• **The task**
Copy out all of the data below word for word, omitting the pictures.
** Begin Given data **
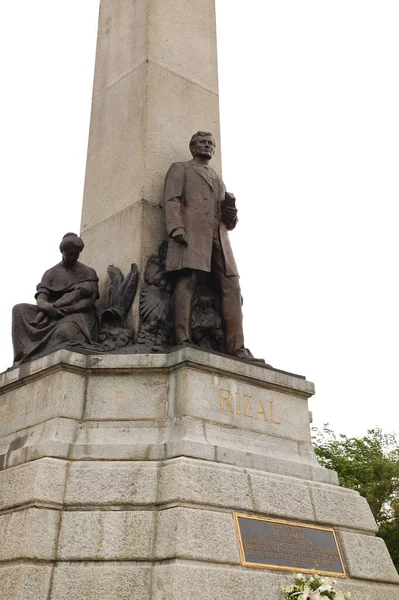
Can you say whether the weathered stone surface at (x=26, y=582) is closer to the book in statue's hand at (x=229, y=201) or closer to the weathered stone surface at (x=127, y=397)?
the weathered stone surface at (x=127, y=397)

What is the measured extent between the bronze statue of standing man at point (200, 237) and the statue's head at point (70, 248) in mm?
1244

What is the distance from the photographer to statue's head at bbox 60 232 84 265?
32.4ft

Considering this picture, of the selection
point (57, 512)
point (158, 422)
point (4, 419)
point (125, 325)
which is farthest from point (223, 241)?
point (57, 512)

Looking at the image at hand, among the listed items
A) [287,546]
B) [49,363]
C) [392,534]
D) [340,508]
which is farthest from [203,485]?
[392,534]

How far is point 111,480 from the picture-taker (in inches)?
302

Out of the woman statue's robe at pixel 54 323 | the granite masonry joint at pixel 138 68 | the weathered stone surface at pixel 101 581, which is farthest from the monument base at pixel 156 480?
the granite masonry joint at pixel 138 68

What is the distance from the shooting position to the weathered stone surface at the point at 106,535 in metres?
7.23

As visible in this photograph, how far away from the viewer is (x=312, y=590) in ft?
23.7

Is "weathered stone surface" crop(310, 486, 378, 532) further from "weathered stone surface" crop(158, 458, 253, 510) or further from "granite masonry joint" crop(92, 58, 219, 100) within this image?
"granite masonry joint" crop(92, 58, 219, 100)

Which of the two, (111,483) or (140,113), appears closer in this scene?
(111,483)

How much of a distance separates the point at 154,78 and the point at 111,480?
20.6 ft

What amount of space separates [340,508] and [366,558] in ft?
2.04

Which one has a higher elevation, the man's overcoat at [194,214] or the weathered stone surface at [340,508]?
the man's overcoat at [194,214]

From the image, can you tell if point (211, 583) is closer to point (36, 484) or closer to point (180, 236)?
point (36, 484)
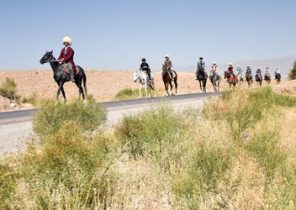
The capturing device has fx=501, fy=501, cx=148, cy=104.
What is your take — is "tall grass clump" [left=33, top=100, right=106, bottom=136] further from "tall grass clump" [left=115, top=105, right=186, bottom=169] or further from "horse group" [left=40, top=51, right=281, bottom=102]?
"horse group" [left=40, top=51, right=281, bottom=102]

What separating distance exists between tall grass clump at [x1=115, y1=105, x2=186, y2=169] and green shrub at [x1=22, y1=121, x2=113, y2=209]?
212 centimetres

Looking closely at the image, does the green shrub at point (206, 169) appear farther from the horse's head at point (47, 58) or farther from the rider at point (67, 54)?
the horse's head at point (47, 58)

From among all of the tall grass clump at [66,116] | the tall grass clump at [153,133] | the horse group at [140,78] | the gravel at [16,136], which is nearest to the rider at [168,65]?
the horse group at [140,78]

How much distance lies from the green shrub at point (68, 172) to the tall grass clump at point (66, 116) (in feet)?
13.9

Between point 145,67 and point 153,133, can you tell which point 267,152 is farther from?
point 145,67

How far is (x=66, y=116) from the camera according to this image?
40.9 ft

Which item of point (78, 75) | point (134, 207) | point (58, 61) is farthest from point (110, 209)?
point (78, 75)

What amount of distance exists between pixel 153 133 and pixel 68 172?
11.7 ft

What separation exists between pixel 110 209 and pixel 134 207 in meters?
0.37

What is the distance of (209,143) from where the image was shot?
7.69 m

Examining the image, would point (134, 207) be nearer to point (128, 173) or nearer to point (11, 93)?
point (128, 173)

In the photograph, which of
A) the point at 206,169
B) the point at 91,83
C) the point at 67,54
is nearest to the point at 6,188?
the point at 206,169

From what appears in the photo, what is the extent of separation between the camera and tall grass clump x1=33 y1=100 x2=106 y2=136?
39.0 feet

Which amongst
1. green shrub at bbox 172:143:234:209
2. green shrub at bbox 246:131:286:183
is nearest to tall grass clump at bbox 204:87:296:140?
green shrub at bbox 246:131:286:183
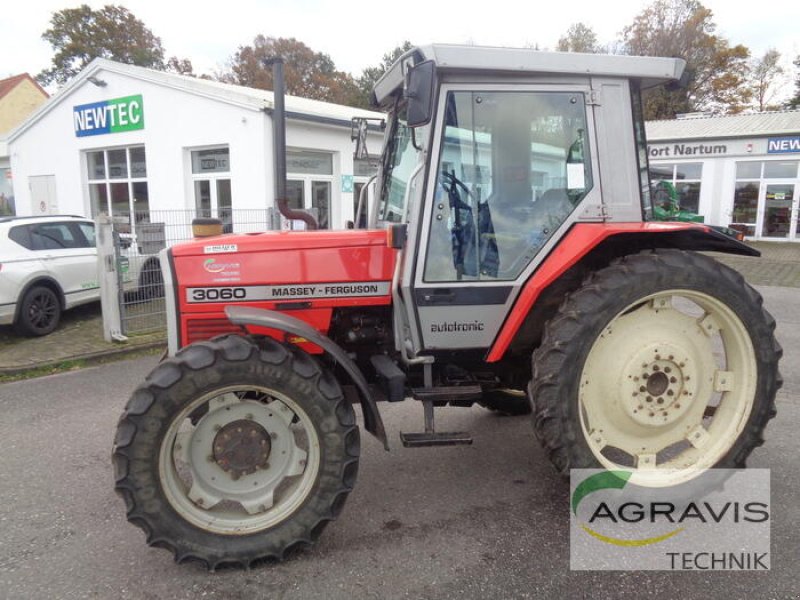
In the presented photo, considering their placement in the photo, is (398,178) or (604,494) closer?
(604,494)

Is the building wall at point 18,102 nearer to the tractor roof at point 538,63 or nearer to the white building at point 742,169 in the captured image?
the white building at point 742,169

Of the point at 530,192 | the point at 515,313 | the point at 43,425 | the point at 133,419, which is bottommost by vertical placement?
the point at 43,425

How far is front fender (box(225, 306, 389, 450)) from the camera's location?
2777 mm

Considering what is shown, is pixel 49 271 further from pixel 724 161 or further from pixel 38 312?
pixel 724 161

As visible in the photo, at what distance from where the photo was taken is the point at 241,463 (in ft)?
9.39

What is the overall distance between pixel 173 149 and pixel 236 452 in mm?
12487

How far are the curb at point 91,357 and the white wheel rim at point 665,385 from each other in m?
5.85

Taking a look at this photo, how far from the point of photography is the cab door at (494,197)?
304cm

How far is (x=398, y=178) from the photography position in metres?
3.54

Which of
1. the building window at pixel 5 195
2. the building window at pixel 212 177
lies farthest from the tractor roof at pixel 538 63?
the building window at pixel 5 195

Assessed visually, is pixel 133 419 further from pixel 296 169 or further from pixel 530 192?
pixel 296 169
** End Given data **
• **Result**
Can you say whether the weathered stone surface at (x=26, y=582) is closer to the book in statue's hand at (x=229, y=201) or closer to the weathered stone surface at (x=127, y=397)?
the weathered stone surface at (x=127, y=397)

What is the measured extent between the bronze statue of standing man at point (200, 237) and the statue's head at point (70, 248) in mm?
1244

What is the distance from the photographer to statue's head at bbox 60 232 84 265?
32.4ft

Considering this picture, of the selection
point (57, 512)
point (158, 422)
point (4, 419)
point (125, 325)
which is farthest from point (223, 241)?
point (57, 512)

Looking at the image at hand, among the listed items
A) [287,546]
B) [49,363]
C) [392,534]
D) [340,508]
which is farthest from [203,485]?
[392,534]

How far is point 111,480 from the picture-taker (in inches)?
302

Out of the woman statue's robe at pixel 54 323 | the granite masonry joint at pixel 138 68 | the weathered stone surface at pixel 101 581, which is farthest from the monument base at pixel 156 480?
the granite masonry joint at pixel 138 68

What is the distance from the shooting position to the weathered stone surface at the point at 106,535 in metres?
7.23

As visible in this photograph, how far away from the viewer is (x=312, y=590) in ft?
23.7

Is "weathered stone surface" crop(310, 486, 378, 532) further from "weathered stone surface" crop(158, 458, 253, 510) or further from "granite masonry joint" crop(92, 58, 219, 100) within this image?
"granite masonry joint" crop(92, 58, 219, 100)

Which of the two, (111,483) or (140,113), appears closer in this scene?
(111,483)

How much of a distance separates the point at 154,78 and the point at 111,480?
20.6 ft

What amount of space separates [340,508] and [366,558] in ft?
2.04

Which one has a higher elevation, the man's overcoat at [194,214] or the weathered stone surface at [340,508]?
the man's overcoat at [194,214]

From the image, can you tell if point (211, 583) is closer to point (36, 484) or closer to point (180, 236)?
point (36, 484)
The capturing device has fx=501, fy=501, cx=148, cy=104.
What is your take — is "tall grass clump" [left=33, top=100, right=106, bottom=136] further from "tall grass clump" [left=115, top=105, right=186, bottom=169] or further from "horse group" [left=40, top=51, right=281, bottom=102]?
"horse group" [left=40, top=51, right=281, bottom=102]

What separating distance exists between tall grass clump at [x1=115, y1=105, x2=186, y2=169] and green shrub at [x1=22, y1=121, x2=113, y2=209]?
212 centimetres

Looking closely at the image, does the green shrub at point (206, 169) appear farther from the horse's head at point (47, 58) or farther from the rider at point (67, 54)?
the horse's head at point (47, 58)

From among all of the tall grass clump at [66,116] | the tall grass clump at [153,133] | the horse group at [140,78] | the gravel at [16,136], which is nearest to the rider at [168,65]?
the horse group at [140,78]

How much distance lies from the green shrub at point (68, 172) to the tall grass clump at point (66, 116) (in feet)?
13.9

Between point 145,67 and point 153,133, can you tell which point 267,152 is farther from?
point 145,67

How far is (x=66, y=116) from the camera according to this image?
40.9 ft

Which item of point (78, 75) | point (134, 207) | point (58, 61) is farthest from point (110, 209)?
point (78, 75)

What amount of distance exists between pixel 153 133 and pixel 68 172?
11.7 ft

What separation exists between pixel 110 209 and pixel 134 207 in meters?
0.37

What is the distance of (209,143) from where the image was shot?
7.69 m

Examining the image, would point (134, 207) be nearer to point (128, 173) or nearer to point (11, 93)?
point (128, 173)

In the photograph, which of
A) the point at 206,169
B) the point at 91,83
C) the point at 67,54
is nearest to the point at 6,188?
the point at 206,169

From what appears in the photo, what is the extent of separation between the camera and tall grass clump x1=33 y1=100 x2=106 y2=136?
39.0 feet

Which amongst
1. green shrub at bbox 172:143:234:209
2. green shrub at bbox 246:131:286:183
is nearest to tall grass clump at bbox 204:87:296:140?
green shrub at bbox 246:131:286:183
In the presented photo, considering their placement in the photo, is (398,178) or (604,494) closer?
(604,494)

Is the building wall at point 18,102 nearer to the tractor roof at point 538,63 or nearer to the white building at point 742,169 in the captured image?
the white building at point 742,169

Of the point at 530,192 | the point at 515,313 | the point at 43,425 | the point at 133,419, which is bottommost by vertical placement?
the point at 43,425

How far is front fender (box(225, 306, 389, 450)) from the camera's location?
2777 mm

Considering what is shown, is pixel 49 271 further from pixel 724 161 or further from pixel 38 312?
pixel 724 161

As visible in the photo, at what distance from where the photo was taken is the point at 241,463 (in ft)?
9.39

What is the overall distance between pixel 173 149 and pixel 236 452 in mm?
12487

How far are the curb at point 91,357 and the white wheel rim at point 665,385 from each other in m?
5.85

Taking a look at this photo, how far from the point of photography is the cab door at (494,197)?
304cm

How far is (x=398, y=178) from the photography position in metres?
3.54

Which of
1. the building window at pixel 5 195
2. the building window at pixel 212 177
lies farthest from the tractor roof at pixel 538 63?
the building window at pixel 5 195

Assessed visually, is pixel 133 419 further from pixel 296 169 or further from pixel 530 192?
pixel 296 169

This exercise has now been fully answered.